7. A charge control device for an energy storage device, The charging control device for the energy storage device is included in the controller of the campervan control system, the campervan control system further includes an on-board charger and at least one energy storage battery, and the charging control device for the energy storage device comprises an acquisition unit, a confirmation unit and a control unit. The acquisition unit is configured to acquire trip information, and the trip information includes the destination of the current trip and weather information. The confirmation unit is configured to determine the first device used that corresponds to the destination of the current trip. The determination unit is further configured to determine at least one application scene corresponding to the destination of the current trip, The determination unit is further configured to determine at least one second application scene corresponding to the first usage device from the at least one application scene, The determination unit is further configured to determine scene weather information corresponding to at least one second application scene from the weather information, The determination unit is further configured to determine the predicted power consumption of the first device based on scene weather information corresponding to at least one second application scene. The determination unit is further configured to determine a first charge amount of a first energy storage battery corresponding to the first device based on the trip information and the predicted power consumption of the first device, wherein the first energy storage battery is one of the at least one energy storage batteries. The control unit is configured to control the on-board charger to charge the first energy storage battery based on a first charge amount corresponding to the first energy storage battery. A charging control device for an energy storage device, characterized by the following features.

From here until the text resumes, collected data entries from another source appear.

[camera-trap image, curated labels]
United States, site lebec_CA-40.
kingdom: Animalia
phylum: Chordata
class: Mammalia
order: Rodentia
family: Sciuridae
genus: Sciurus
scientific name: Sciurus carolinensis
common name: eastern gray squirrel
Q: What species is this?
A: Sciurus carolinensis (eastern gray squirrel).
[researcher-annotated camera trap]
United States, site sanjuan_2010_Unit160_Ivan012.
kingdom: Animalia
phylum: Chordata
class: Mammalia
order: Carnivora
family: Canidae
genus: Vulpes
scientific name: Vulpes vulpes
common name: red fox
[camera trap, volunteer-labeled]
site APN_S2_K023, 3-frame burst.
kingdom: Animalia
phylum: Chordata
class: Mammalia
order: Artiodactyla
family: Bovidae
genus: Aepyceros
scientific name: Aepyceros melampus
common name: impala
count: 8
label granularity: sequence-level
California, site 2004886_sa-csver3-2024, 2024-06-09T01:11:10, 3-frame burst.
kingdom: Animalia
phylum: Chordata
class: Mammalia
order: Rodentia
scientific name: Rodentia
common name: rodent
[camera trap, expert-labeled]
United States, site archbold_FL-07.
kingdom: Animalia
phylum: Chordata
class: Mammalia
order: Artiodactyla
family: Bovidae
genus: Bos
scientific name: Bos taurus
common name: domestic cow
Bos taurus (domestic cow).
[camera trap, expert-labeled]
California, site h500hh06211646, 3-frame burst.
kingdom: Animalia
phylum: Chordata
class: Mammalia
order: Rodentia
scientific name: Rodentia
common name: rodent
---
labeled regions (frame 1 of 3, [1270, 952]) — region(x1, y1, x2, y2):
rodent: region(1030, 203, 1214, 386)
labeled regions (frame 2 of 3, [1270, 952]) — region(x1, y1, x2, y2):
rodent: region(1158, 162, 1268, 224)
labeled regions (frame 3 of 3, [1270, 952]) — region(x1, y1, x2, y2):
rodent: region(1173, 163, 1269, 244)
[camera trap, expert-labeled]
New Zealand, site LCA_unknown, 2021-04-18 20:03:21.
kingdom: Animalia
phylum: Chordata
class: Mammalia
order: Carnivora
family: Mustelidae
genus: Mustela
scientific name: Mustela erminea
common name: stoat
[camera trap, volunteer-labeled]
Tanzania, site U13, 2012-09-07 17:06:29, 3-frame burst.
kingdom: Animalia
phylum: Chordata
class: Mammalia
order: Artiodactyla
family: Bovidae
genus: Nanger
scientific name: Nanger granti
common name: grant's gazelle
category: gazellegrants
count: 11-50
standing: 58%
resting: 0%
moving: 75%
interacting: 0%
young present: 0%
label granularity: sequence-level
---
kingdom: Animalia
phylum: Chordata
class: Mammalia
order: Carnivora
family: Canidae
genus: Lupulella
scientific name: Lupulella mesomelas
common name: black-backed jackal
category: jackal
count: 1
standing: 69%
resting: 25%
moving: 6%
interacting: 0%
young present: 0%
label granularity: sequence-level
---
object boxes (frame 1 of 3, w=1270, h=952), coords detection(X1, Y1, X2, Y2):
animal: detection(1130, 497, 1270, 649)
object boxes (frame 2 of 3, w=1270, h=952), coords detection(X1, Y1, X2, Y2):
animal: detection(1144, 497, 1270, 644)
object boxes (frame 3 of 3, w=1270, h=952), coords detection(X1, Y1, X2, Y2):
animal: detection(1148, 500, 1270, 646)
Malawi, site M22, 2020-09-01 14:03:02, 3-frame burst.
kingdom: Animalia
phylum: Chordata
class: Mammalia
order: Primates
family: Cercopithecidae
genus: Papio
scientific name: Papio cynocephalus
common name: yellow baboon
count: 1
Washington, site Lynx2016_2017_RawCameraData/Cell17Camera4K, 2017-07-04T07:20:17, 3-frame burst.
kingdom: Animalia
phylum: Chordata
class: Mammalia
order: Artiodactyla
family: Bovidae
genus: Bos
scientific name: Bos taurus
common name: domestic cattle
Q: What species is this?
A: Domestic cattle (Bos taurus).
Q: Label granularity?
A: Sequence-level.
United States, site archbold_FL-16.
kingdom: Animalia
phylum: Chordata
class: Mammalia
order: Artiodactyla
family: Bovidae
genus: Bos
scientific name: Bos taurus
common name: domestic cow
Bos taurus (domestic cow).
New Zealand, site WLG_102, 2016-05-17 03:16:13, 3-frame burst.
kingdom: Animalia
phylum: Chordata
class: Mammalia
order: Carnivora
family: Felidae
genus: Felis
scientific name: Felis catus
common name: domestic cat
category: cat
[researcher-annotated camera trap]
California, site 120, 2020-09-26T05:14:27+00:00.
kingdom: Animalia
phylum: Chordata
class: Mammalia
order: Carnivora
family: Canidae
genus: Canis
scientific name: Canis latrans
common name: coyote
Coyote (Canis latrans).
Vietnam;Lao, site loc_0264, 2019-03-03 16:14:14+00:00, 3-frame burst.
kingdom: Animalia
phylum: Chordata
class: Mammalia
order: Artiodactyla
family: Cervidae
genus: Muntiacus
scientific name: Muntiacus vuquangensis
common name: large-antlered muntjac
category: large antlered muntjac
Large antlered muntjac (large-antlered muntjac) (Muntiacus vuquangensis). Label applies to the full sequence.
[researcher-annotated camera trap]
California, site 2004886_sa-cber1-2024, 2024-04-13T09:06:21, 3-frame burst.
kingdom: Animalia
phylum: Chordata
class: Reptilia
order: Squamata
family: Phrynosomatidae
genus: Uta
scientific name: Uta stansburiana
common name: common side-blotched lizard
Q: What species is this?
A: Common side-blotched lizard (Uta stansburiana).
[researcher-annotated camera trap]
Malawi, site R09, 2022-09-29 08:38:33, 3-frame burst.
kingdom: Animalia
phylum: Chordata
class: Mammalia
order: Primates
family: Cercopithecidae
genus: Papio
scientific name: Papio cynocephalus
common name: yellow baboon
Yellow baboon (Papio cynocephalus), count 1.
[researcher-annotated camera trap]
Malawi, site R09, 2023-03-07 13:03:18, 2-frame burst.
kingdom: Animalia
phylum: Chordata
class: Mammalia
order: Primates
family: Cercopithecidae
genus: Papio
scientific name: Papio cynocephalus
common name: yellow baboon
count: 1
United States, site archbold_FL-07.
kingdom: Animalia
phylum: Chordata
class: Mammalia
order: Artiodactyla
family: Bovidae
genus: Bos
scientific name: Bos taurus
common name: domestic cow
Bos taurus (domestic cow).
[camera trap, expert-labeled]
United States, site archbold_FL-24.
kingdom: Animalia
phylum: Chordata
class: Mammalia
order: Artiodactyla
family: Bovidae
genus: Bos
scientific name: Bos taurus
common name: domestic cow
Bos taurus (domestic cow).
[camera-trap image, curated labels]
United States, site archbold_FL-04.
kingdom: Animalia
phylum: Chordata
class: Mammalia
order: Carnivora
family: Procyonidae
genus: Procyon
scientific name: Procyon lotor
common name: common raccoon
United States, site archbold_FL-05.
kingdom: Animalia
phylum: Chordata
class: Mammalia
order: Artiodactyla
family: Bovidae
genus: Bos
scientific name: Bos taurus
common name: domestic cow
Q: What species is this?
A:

8. It is an electronic device, Equipped with a processor, memory, and communication interface, The processor, the memory, and the communication interface are connected to each other and enable communication between them. The memory stores executable program code, and the communication interface is used for wireless communication. The processor calls the executable program code stored in the memory to perform the charging control method for the energy storage device according to any one of claims 1 to 6. An electronic device characterized by the following features.
9. A computer-readable storage medium, The computer-readable storage medium stores a computer program for electronic data exchange, and the computer program causes the computer to execute the charging control method for the energy storage device described in any one of claims 1 to 6. A computer-readable storage medium characterized by the following features.